Tame the Deployment Guilt Monster

Once upon a time ….my husband was deployed, a lot.  We had small children and we all missed each other very much.  Then he came home, and felt the need to buy a toy for them every. single. time. we went to a store.  

He felt guilty for missing so much of their young lives, and I felt guilty for getting annoyed that he was blowing our budget.  The kids mostly felt happy that at four and five years old, Daddy was buying them what they wanted, any and every time we went somewhere.

The point here was to identify the root of the issue.  Our problem wasn't that our kids were demanding something from the store each time we went, it was that their Daddy had missed them, missed out on lots of milestones and was looking for a way to make up for that.    

We needed to tame this deployment guilt monster before the kids were completely spoiled rotten and our budget was totally out of whack.  We had worked hard while he was gone to pay down debt, and I didn't want to slip back into that. (We did, but not because of this issue.  Another story for later, I promise.)

The Solution

So, we decided to give the kids allowances.  My husband and I thought about it and discussed what that would mean and what it would look like in our house.  Since they were little, we knew we didn't want to give them a lot of money.  We decided we didn't want to tie allowance to chores.  Chores were to be done because you were a part of our family and our household needs to run with all members contributing.  (Granted they didn't do much then, but now they do.)  We wanted to give them enough money that they could actually buy a little something that wouldn't break with the first use, but not so much that it would break us.  We settled on $5 a week each.  The other rule with the allowances was that Daddy would no longer buy them things every time we went to the store.

It has been about 11 years since we instituted the allowances.  They have had a couple of raises.
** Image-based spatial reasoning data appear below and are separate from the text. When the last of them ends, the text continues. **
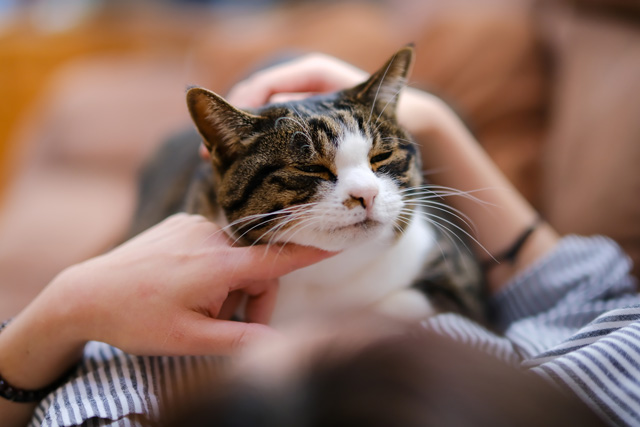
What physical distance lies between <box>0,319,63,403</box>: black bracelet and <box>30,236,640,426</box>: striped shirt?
0.02m

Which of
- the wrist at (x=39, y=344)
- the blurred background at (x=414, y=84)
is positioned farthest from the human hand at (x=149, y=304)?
the blurred background at (x=414, y=84)

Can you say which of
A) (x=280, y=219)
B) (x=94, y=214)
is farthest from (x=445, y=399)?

It has been a great way to introduce money management - saving, buying quality products, waiting until you have enough funds. We did really well sticking to the rules - we don't buy games, toys, candy, or magazines, except for birthdays or holidays.  One of my kids is a saver, almost a miser with her cash. My son, on the other hand, is a spender.  I have seen growth in both of them.  Just this weekend my son had his holiday gift money from family and decided to save 50% of it, spend 25% on a game he wanted, and the other 25% to pay the insurance deductible for the phone he needed to replace. Yes! Proud mom moment!

You have to find a solution that works for you, your family, your values, and your budget. Allowances are an excellent tool for teaching kids about money, in a low risk, hands-on way.  It really makes an impact when they've spent their money on a poor choice.

We’ve been really happy with the results of our solution.

Have you experienced anything similar or had the opposite result?  Do you give your children allowances? What are your rules or conditions?